We must also be diligent about the investment vehicles we use as well as our service providers and overall structure. It's no small feat to manage a portfolio well, but the effort should not be directed at doing "what’s smart today" or even changing the portfolio very often.
Independence and Dignity
This may sound more like an outcome than an action, but we must know what to do today to live out our lives with Independence and Dignity.
To do this, we must at least guess at all of our expenses for the rest of our lives including: will we pay for our 5-year-old daughter's wedding? What if Mom has a health care issue? What do we really want to do when we are no longer working full-time?
Failing to include realistic expectations over our full lives destines our planning process to failure. Once we have built a "base case" of projections for the rest of our Financial Lives, we can then play around with "what-ifs."

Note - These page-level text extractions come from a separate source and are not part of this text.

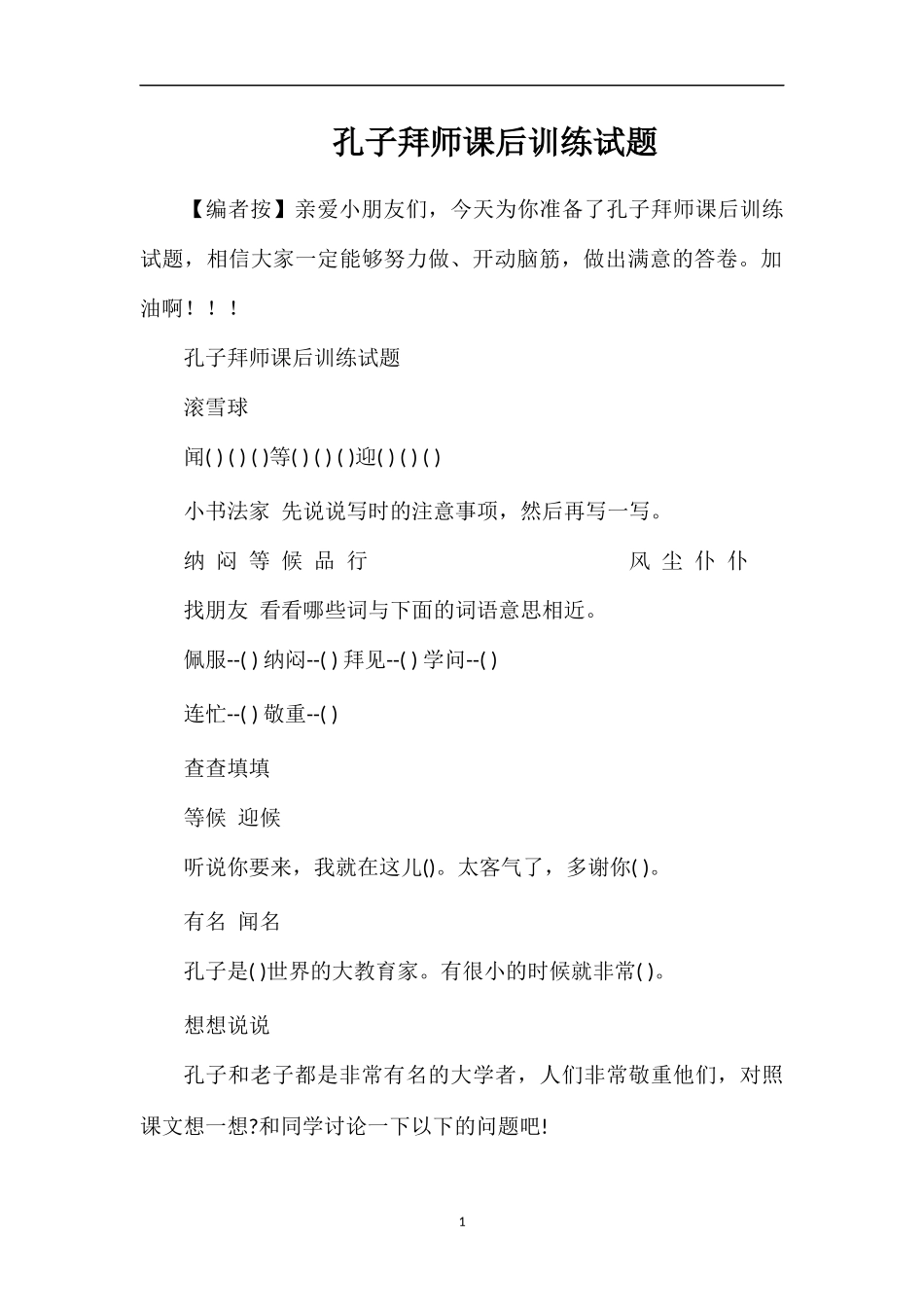 孔子拜师课后训练试题

【编者按】亲爱小朋友们，今天为你准备了孔子拜师课后训练试题，相信大家一定能够努力做、开动脑筋，做出满意的答卷。加油啊！！！

孔子拜师课后训练试题

滚雪球

闻( ) ( ) ( )等( ) ( ) ( )迎( ) ( ) ( )

小书法家 先说说写时的注意事项，然后再写一写。

纳 闷 等 候 品 行 风 尘 仆 仆

找朋友 看看哪些词与下面的词语意思相近。

佩服--( ) 纳闷--( ) 拜见--( ) 学问--( )

连忙--( ) 敬重--( )

查查填填

等候 迎候

听说你要来，我就在这儿()。太客气了，多谢你( )。

有名 闻名

孔子是( )世界的大教育家。有很小的时候就非常( )。

想想说说

孔子和老子都是非常有名的大学者，人们非常敬重他们，对照课文想一想?和同学讨论一下以下的问题吧!

1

What if we take a 2-year sabbatical? We can simply plug this into our model to see how it affects us long term.
What if one of us retires much earlier and we downshift our cost of living? Simply plug it into the model.
And on and on. You see, it's only at this point, when you have your lifetime projections built, that the true planning can begin!
Cash Planning
At this point, I feel it necessary to add in a Cash Planning process because it addresses so many of the challenges that we face in our Financial Lives. If we build a detailed cash inflow and outflow projection over the next five years, we will see what net expenses we must fund.
For example, if you have 2 kids starting college in the next five years, how will you pay for it? Where will the money come from? What if you know your home needs a new roof and that you'll have to do that within the next five years - same questions. How do we allocate funds for this now so we can be confident we’ll be able to get it done when the time comes?
Those negative net cash flows over the next 5 years should go into a savings or cash account. We don't want to take any risk with those funds, because they are for expenses we know are coming up.
In addition, we should consider some savings for emergencies. If we lose our job, how long will it take us to find a new one? How do we pay our expenses in the meantime? If we feel pretty confident we can find a new job within 6 months, perhaps we go back to our Spending Plan and place 6 months of living expenses into savings as well.
Having a solid cash plan allows you to feel confident that you can invest your remaining funds, knowing that even if the market tanks, you won’t need to touch those funds for at least five years.
Now, wouldn't that increase your confidence in your Investment Plan?
What Gets In the Way
Three things seem to get in the way of creating and maintaining a good financial planning process.
First, this is boring! My gosh, this is so boring for most people! (Ok, not for me, but I get it!)
If you wanted to spend your time on this, you would have gone to school for it! And let's face it, the industry doesn't make it very enticing to do the right things. They mostly try to entice you to do things that line their pockets - not yours!
Second, there are a ton of technical issues that can trip you up along the way. Without expertise in tax and estate law, it's very difficult to construct a solid estate plan. Heck without the tax expertise, it's difficult to confidently do anything financially!
And third, what we are talking about here is being accountable to the version of yourself that is going to be alive 30 years from now. And it's very easy to shirk this responsibility.
Here's the Good News
There is a lot of good help out there!
First, obviously, you can hire a good Financial Planner to help you. This is what I do, but there are many more like me at www.napfa.org.
Or, if you absolutely don't want to work with any professionals, at least find a good accountability partner or group where you can pool your financial knowledge. It's quite rare that anyone does this on their own and finds their optimal success without great anxiety and effort!